** Start DOCUMENT EXCERPT **

Skip to content
New issue

Have a question about this project? Sign up for a free GitHub account to open an issue and contact its maintainers and the community.

By clicking “Sign up for GitHub”, you agree to our terms of service and privacy statement. We’ll occasionally send you account related emails.

Already on GitHub? Sign in to your account

Running on Windows fails silently due to certificate verification problem #21

Closed
bakunin75 opened this issue Jan 7, 2020 · 8 comments
Closed

Comments

@bakunin75
Copy link

Trying to get dwdweather 0.11.1 running on Python 3.7.4.

Problem:
Issuing the command
dwdweather weather 02667 20190717T11 --resolution hourly --categories air_temperature
leads to
2020-01-07 16:33:48,803 [dwdweather.client ] INFO : Requesting https://opendata.dwd.de/climate_environment/CDC/observations_germany/climate/hourly/air_temperature/recent
2020-01-07 16:33:48,928 [dwdweather.client ] WARNING: Station "2667" has no data for category "air_temperature"

The issue is also present when importing DwdWeather in python using the minimal example in the readme.

I tracked the problem to the client.py. For some reason the find_resource_file function in get_measurements gets stuck in the try block, but there is no Error raised.

resource_list = self.get_resource_index(index_uri, "zip")

@amotl
Copy link
Member

amotl commented Jan 7, 2020

Dear @bakunin75,

thanks for writing in.

We have been running dwdweather2 on Python 3.7.4 and it worked well so far, see #7 (comment). Invoking the command you outlined above gives us:

$ dwdweather weather 02667 20190717T11 --resolution hourly --categories air_temperature
2020-01-07 23:00:43,306 [dwdweather.client   ] INFO   : Acquiring dataset for resolution "hourly" from "https://opendata.dwd.de/climate_environment/CDC/observations_germany/climate/hourly"
2020-01-07 23:00:43,309 [dwdweather.core     ] INFO   : Using cache database /Users/amo/.dwd-weather/dwdweather2.db
2020-01-07 23:00:43,310 [dwdweather.commands ] INFO   : Querying data for station "2667" and categories "['air_temperature']" at "2019-07-17 11:00:00"
2020-01-07 23:00:43,315 [dwdweather.core     ] INFO   : Downloading measurements for station 2667 and timeranges ['recent']
2020-01-07 23:00:43,315 [dwdweather.core     ] INFO   : Station information: null
2020-01-07 23:00:43,315 [dwdweather.core     ] INFO   : Downloading "air temperature" data (TU)

** End DOCUMENT EXCERPT **

• _CHALLENGES_:
[A] In the dwdweather issue, which Python version was the software being tried on?
[B] List every distinct logger name shown in brackets in the log output of the dwdweather issue.
[C] Carry the dwdweather issue thread forward from its last line.
You won't need the data.

** Start RECORDED INFORMATION **

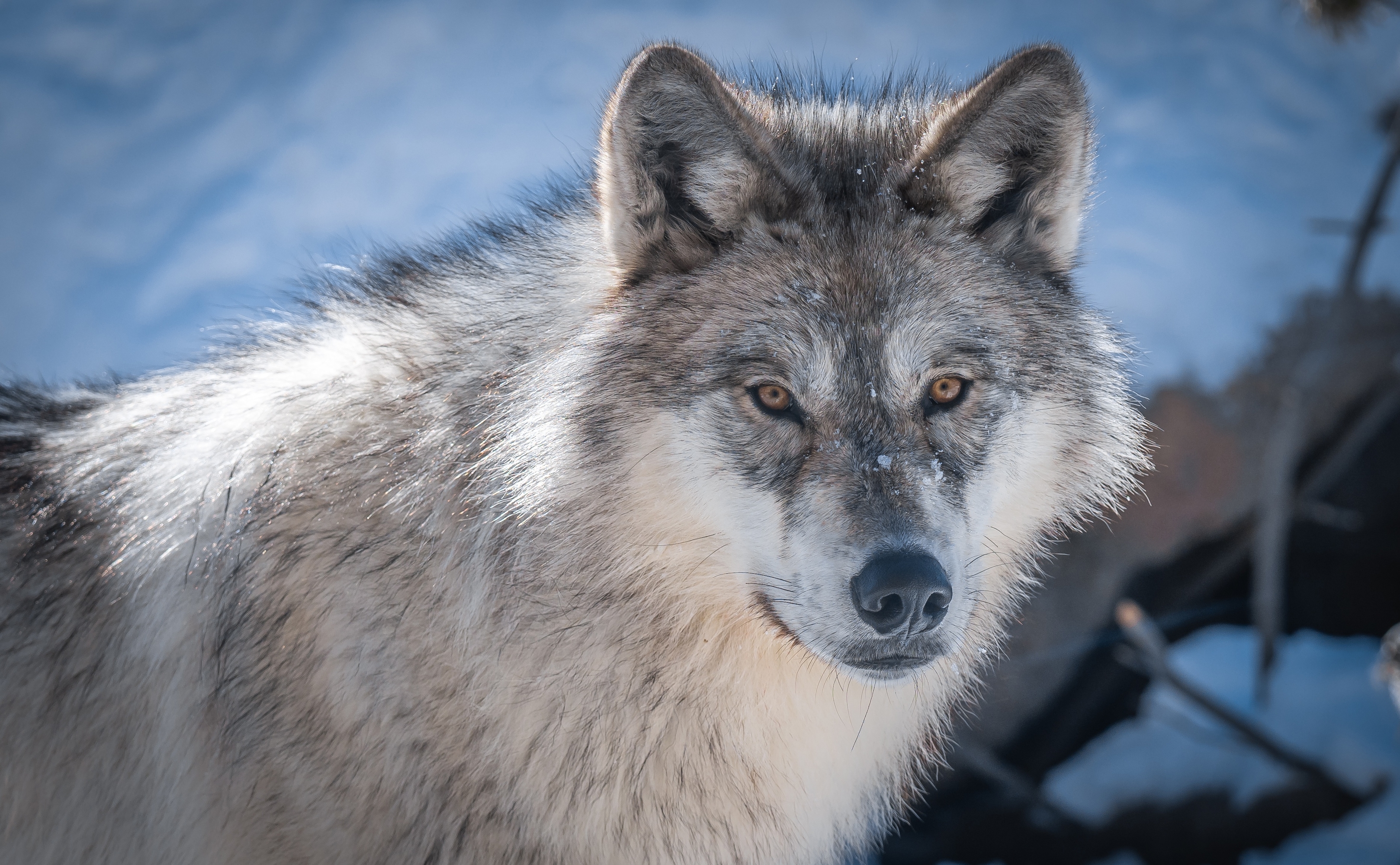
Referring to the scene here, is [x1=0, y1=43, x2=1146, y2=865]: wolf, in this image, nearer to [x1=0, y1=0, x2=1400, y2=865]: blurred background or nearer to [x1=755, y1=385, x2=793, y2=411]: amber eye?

** End RECORDED INFORMATION **

• _THE RESULTS_:
[A] Python 3.7.4.

[B] dwdweather.client, dwdweather.core, dwdweather.commands

[C]
2020-01-07 23:00:43,315 [dwdweather.client   ] INFO   : Requesting https://opendata.dwd.de/climate_environment/CDC/observations_germany/climate/hourly/air_temperature/recent
2020-01-07 23:00:43,541 [dwdweather.client   ] INFO   : Fetching resource https://opendata.dwd.de/climate_environment/CDC/observations_germany/climate/hourly/air_temperature/recent/stundenwerte_TU_02667_akt.zip
2020-01-07 23:00:43,590 [dwdweather.client   ] INFO   : Reading from Zip: produkt_tu_stunde_20180706_20200106_02667.txt
2020-01-07 23:00:43,595 [dwdweather.core     ] INFO   : Importing measurements for station "2667" and category "{'key': 'TU', 'name': 'air_temperature'}"
2020-01-07 23:00:43,595 [dwdweather.core     ] INFO   : Importing "air temperature" data from "https://opendata.dwd.de/climate_environment/CDC/observations_germany/climate/hourly/air_temperature/recent/stundenwerte_TU_02667_akt.zip/produkt_tu_stunde_20180706_20200106_02667.txt"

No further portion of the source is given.